Low-level PDF manipulation for F#

13 Mar 2017

The code contained here consists of a module for manipulating PDF objects (pdf.fs), and a very simple parser for Adobe Font Metrics files and glyph-lists (afm.fs).

Things it can do:

Create arbitrary PDF documents.
Read objects from PDF documents (although it does not support parsing or decompression of content streams – you need to implement this yourself).
Deep-copy objects from one PDF document to another (e.g. to use a page of one document as an image or background in another).
Calculate text sizes given a string, a point size, and an Adobe Font Metrics file.

PDFs of arbitrary complexity can be created, but you may find it useful to wrap the module in something higher-level and more specific to your needs.

Included is an example program (example.fs), which takes as arguments the name of an input and an output PDF file. Page 1 of the input file is extracted, and then a single-page output file is created which shows page 1 of the input file scaled down and centered in the middle of the page, with a blue border and a centered caption above it.

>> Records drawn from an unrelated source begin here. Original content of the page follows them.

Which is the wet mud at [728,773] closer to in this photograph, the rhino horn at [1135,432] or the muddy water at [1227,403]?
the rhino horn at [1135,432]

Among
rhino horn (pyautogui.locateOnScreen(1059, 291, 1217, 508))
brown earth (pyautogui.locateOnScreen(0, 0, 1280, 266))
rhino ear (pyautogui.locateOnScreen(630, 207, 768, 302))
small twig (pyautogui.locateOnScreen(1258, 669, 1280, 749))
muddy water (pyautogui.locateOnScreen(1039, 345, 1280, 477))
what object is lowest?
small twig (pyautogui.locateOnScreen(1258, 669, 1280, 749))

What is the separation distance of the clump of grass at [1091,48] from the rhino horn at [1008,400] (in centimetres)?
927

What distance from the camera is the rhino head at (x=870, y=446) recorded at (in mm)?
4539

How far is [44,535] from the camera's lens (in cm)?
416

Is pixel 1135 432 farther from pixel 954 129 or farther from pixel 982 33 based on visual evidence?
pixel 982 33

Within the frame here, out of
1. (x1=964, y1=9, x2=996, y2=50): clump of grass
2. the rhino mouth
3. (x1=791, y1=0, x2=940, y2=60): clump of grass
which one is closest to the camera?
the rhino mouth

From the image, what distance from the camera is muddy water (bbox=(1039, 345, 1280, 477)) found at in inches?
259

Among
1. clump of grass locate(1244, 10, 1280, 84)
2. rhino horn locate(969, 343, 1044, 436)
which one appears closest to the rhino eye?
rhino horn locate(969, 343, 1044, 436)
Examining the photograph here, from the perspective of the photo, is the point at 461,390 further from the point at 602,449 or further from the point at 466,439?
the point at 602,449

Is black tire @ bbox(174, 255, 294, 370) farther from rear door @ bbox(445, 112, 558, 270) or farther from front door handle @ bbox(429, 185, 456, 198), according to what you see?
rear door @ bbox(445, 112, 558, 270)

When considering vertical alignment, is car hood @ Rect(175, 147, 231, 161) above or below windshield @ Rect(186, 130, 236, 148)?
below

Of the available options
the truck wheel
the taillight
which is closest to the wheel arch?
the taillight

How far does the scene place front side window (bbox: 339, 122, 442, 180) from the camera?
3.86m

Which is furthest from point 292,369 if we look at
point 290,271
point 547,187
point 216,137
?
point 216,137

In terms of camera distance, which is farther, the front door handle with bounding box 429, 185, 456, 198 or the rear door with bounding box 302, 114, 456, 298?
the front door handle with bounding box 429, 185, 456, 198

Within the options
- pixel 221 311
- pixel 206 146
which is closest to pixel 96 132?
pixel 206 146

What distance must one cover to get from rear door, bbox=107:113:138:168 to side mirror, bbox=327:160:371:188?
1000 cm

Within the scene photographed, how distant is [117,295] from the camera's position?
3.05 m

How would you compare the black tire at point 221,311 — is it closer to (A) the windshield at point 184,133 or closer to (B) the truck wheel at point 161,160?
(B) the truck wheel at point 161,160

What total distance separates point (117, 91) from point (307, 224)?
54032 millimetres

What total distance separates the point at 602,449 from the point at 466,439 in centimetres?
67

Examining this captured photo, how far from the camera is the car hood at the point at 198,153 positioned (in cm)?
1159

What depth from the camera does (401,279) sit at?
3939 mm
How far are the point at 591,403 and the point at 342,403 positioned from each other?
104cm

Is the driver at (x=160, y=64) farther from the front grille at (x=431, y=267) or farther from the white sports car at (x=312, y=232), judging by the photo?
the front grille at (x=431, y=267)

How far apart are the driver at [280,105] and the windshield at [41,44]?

Output of the example program, using the F# cheat-sheet as input

Building the example

The included code should be able to be run on nearly any system. It has no dependencies outside the .NET standard library. If you’re on a Linux system with mono and the F# compiler installed, type “make” to build.

If you’re building manually, select all F# files for building, with example.fs last in the list. You will also need to include glyphlist.txt and Times-Roman.afm as assembly resources. The names of these resources should be the same as their filenames.